Bunker M L, McWilliams M
J Am Diet Assoc. 1979 Jan;74(1):28-32.
Tea, coffee, carbonated and chocolate beverages were analyzed for caffeine, and results compared in terms of usual serving sizes. Significant differences in caffeine levels were found to result from the preparation method of coffee or brewing time of tea. It is possible for a cup of tea, instant coffee, or can of cola beverage to have similar caffeine content (55 to 65 mg.); however, the mean values per cup of black tea (28 to 46 mg.) are considerably lower than for brewed coffee (107 to 151 mg.).
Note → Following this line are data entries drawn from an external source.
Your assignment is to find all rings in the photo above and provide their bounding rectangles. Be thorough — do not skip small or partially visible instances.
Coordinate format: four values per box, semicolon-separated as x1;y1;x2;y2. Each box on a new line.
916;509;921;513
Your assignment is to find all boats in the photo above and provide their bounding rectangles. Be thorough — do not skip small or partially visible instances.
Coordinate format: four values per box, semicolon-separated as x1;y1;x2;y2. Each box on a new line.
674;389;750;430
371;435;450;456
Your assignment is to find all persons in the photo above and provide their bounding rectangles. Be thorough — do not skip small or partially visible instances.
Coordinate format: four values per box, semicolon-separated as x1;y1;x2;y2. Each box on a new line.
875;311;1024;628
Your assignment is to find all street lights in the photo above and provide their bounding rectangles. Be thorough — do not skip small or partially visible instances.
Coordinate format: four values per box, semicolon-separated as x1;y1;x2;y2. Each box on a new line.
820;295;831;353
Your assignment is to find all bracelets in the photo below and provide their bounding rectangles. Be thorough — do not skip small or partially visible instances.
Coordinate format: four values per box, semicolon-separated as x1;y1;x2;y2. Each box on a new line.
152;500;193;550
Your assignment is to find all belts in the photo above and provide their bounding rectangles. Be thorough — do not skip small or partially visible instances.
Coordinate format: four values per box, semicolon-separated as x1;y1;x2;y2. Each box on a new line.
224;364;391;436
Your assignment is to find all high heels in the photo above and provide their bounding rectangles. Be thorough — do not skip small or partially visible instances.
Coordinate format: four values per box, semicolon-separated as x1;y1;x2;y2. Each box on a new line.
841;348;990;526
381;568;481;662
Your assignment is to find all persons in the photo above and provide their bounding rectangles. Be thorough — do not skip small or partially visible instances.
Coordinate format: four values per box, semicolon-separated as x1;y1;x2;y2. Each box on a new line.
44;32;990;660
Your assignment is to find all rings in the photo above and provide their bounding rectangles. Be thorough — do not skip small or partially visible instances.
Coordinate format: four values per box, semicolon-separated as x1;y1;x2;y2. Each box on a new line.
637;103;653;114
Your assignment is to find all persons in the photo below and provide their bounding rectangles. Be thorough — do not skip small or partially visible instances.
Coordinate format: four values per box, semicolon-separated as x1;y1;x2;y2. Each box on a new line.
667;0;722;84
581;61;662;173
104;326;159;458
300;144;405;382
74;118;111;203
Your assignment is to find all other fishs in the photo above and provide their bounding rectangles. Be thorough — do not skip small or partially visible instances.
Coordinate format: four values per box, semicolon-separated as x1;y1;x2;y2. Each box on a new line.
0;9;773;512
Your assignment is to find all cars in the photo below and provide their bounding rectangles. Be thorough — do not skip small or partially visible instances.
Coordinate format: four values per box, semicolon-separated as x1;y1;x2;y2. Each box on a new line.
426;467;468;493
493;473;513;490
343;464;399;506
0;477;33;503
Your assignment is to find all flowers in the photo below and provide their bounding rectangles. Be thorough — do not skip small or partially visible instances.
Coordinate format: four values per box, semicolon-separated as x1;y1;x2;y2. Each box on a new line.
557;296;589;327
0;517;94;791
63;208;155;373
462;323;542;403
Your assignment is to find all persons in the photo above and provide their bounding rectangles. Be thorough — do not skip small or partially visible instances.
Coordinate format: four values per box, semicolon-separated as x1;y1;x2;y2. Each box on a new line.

Caffeine is readily absorbed and can have pharmacologic effects on adults or on children who consume quantities of cola beverages or chocolate. Both preparation method and quantity of beverage consumed should be considered in taking dietary histories or estimating caffeine intake.
对茶、咖啡、碳酸饮料和巧克力饮料进行了咖啡因分析,并根据通常的饮用量比较了结果。发现咖啡因含量的显著差异源于咖啡的制作方法或茶的冲泡时间。一杯茶、速溶咖啡或一罐可乐饮料可能含有相似的咖啡因含量(55至65毫克);然而,每杯红茶的平均值(28至46毫克)远低于煮制咖啡(107至151毫克)。咖啡因很容易被吸收,对饮用大量可乐饮料或巧克力的成年人或儿童可能产生药理作用。在记录饮食史或估计咖啡因摄入量时,应同时考虑饮料的制作方法和饮用量。